(Spatial relationship material)

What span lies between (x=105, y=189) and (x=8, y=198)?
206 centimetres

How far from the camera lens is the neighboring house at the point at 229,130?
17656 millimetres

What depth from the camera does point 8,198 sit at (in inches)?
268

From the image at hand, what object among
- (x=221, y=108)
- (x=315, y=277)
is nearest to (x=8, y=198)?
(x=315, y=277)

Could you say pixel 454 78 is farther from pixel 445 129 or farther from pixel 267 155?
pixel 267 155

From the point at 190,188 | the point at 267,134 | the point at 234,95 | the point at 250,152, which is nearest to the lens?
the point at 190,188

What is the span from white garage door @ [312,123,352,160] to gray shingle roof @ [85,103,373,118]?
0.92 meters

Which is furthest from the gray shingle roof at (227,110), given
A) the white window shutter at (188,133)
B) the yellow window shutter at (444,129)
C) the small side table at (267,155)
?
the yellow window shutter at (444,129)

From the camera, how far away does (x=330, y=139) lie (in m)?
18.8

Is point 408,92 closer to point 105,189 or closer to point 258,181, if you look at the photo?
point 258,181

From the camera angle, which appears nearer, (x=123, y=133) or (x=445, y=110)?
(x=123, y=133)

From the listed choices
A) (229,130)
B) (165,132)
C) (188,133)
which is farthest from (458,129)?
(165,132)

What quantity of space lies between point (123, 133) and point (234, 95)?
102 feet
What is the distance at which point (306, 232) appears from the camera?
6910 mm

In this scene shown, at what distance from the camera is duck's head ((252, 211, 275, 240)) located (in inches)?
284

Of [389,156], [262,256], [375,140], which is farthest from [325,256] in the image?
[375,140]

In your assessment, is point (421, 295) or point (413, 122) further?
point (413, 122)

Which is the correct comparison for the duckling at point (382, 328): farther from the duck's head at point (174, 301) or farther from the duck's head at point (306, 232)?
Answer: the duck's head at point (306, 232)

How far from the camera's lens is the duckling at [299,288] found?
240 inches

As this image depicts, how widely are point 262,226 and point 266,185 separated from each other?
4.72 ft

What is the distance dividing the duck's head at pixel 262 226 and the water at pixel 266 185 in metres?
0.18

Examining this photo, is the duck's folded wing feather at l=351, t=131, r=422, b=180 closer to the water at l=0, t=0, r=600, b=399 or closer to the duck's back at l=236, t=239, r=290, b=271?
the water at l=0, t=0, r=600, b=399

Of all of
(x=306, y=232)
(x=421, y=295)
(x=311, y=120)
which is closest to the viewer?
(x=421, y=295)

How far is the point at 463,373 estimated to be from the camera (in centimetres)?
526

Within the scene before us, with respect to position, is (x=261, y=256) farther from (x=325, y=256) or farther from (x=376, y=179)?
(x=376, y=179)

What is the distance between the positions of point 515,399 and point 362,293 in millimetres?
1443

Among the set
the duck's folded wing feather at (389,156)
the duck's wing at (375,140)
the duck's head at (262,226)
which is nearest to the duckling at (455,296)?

PROBLEM TO SOLVE:
Please copy out word for word the lines of the material from the line containing "In your assessment, is" through the end of the material, including both ends. Give only those lines.

CORRECT ANSWER:
In your assessment, is point (421, 295) or point (413, 122) further?
point (413, 122)

Which is the correct comparison for the duckling at point (382, 328): farther from the duck's head at point (174, 301) or farther from the duck's head at point (306, 232)?
Answer: the duck's head at point (306, 232)

How far from the camera's lens is the duckling at [299,288] found?
240 inches

As this image depicts, how widely are point 262,226 and point 266,185 separated from each other?
4.72 ft

What is the distance dividing the duck's head at pixel 262 226 and the water at pixel 266 185 in metres?
0.18

Examining this photo, is the duck's folded wing feather at l=351, t=131, r=422, b=180 closer to the water at l=0, t=0, r=600, b=399 or closer to the duck's back at l=236, t=239, r=290, b=271?
the water at l=0, t=0, r=600, b=399

Of all of
(x=306, y=232)
(x=421, y=295)
(x=311, y=120)
which is closest to the viewer?
(x=421, y=295)

How far is the point at 463,373 estimated to be from the camera (in centimetres)?
526

Within the scene before us, with respect to position, is (x=261, y=256) farther from (x=325, y=256) or farther from (x=376, y=179)?
(x=376, y=179)

What is the distance between the positions of point 515,399 and point 362,293 in millimetres?
1443

Among the set
the duck's folded wing feather at (389,156)
the duck's wing at (375,140)
the duck's head at (262,226)
which is nearest to the duckling at (455,296)?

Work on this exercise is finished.